Release Date: August 10, 2018
Director: Spike Lee
Production Company: Blumhouse Productions | Monkeypaw Productions | QC Entertainment | 40 Acres and a Mule Filmworks | Legendary Entertainment |
Perfect World Pictures
Inspired by actual historic events, or as the opening titles state “some fo’ real, fo’ real shit,” BlacKkKlansman is the story of Ron Stallworth (John David Washington), the first Black police officer in Colorado Springs. Assigned to the intelligence division, Stallworth spots an ad for a local chapter of the Ku Klux Klan and calls for more information, using a white voice just like in Sorry to Bother You. Stallworth also accidentally uses his real name so a fellow detective, Flip Zimmerman (Adam Driver), ends up meeting with the Klan members using Stallworth’s name. Flip is a composite character and in the film he’s made an unobservant Jewish man to raise the stakes of his interactions with the bigots.

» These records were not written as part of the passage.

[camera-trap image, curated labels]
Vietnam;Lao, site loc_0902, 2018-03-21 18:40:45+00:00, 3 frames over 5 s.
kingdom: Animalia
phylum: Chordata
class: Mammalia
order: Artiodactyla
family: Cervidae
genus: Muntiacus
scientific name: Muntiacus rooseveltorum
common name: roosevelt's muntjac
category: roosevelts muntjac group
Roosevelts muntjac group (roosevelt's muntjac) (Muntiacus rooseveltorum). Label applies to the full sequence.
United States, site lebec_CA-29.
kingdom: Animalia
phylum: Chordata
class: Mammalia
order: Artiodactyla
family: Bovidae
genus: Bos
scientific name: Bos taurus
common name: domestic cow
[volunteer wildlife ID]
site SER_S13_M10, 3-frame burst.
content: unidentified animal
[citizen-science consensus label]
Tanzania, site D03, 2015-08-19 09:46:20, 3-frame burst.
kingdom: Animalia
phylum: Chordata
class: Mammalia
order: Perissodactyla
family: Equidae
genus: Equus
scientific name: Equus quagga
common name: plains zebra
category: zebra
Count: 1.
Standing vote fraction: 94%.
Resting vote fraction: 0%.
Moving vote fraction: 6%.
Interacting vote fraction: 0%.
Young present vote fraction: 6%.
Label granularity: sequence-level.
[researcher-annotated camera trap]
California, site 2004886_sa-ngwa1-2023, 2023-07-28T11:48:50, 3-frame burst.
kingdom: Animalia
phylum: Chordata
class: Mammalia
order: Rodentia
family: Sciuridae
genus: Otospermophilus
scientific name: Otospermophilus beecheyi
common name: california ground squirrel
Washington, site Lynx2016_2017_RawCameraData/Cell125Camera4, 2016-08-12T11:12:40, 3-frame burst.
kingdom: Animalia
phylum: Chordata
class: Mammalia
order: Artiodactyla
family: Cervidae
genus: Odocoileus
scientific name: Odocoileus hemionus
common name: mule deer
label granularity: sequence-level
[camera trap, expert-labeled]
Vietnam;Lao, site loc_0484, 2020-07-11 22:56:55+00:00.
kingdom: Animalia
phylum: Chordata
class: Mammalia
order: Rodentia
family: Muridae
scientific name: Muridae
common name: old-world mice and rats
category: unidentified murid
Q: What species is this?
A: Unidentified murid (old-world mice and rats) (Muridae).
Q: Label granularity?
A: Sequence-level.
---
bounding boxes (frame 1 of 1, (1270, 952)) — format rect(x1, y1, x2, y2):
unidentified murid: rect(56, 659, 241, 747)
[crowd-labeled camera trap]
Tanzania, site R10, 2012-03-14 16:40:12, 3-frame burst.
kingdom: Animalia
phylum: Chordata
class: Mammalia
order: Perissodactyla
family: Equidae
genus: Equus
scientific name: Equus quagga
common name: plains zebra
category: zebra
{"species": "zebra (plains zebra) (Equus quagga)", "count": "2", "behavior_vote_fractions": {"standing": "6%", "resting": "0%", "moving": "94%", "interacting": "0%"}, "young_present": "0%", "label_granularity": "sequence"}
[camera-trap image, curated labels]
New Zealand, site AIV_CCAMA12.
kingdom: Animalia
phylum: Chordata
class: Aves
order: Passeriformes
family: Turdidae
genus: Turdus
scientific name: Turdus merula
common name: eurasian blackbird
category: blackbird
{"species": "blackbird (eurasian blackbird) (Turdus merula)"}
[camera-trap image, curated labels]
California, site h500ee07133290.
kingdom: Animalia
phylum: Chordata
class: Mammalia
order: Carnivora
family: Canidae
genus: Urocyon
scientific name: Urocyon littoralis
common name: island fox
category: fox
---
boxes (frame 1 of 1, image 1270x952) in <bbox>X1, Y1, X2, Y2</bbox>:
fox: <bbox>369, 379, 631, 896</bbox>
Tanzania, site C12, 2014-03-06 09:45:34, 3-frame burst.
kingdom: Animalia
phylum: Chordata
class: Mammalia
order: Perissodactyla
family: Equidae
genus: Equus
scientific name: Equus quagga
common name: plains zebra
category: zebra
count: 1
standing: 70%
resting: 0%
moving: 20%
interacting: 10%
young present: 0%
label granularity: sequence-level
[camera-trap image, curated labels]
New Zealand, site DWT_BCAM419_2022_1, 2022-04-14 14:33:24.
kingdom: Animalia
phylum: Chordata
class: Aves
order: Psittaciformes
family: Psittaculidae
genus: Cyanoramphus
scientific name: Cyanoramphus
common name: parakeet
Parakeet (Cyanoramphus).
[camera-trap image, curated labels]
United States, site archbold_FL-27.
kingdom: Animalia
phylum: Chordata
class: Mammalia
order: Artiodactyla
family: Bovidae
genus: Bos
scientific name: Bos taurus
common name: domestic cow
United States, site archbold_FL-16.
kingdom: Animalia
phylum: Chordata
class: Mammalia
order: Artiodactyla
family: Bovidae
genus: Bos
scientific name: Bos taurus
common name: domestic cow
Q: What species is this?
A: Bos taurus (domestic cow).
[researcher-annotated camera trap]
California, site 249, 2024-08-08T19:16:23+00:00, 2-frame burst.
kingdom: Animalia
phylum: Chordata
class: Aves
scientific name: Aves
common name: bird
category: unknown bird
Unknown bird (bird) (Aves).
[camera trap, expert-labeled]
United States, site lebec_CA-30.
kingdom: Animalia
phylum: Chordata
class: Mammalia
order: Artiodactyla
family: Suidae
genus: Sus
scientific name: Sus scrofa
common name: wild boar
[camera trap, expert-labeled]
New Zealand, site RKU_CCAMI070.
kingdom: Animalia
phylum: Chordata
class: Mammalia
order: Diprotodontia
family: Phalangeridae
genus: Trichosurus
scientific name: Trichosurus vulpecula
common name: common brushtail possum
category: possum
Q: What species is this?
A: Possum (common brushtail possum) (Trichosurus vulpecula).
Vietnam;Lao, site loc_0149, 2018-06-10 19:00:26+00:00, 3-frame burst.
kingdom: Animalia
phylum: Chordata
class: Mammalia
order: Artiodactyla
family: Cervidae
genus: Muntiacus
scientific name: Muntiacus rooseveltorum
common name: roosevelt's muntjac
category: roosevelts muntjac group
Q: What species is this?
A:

Meanwhile, Stallworth continues his investigation by phone, eventually beginning a series of conversations with the KKK’s national director, David Duke (Topher Grace). Concurrently with the investigation, Stallworth begins a relationship with Patrice Dumas (Laura Harrier), a Black liberation activist from Colorado College (Patrice is also invented for the film). He meets her at at a rally where Kwame Ture (brought to life in an excellent short appearance by Corey Hawkins) is the speaker. Michael Buscemi, Harry Belafonte, and Alec Baldwin also appear in small but memorable parts.
The movie is based on absurd events and some of the wildest details are true to life. The characters seem to be aware of the absurdity, especially late in the film when the essentially dunk on David Duke. Some of the changes are odd, like moving the events to the early 70s when they took place in the late 70s. But as is typical for Spike Lee films, there is great attention to period details especially the fashions and music.
The movie talks about complex issues in interesting, if not subtle ways. For example, Ron’s earnest but perhaps naive hopes of being able to change things from the inside are contrasted to Patrice’s more revolutionary approach. Lee also uses excerpts from Gone With the Wind and The Birth of a Nation to critique how popular entertainment reinforces white supremacist mythology. Finally, the film also incorporates footage from the 2017 Unite the Right rally in Charlottesville, Virginia as a chilling epilogue to a mostly comical look at the past.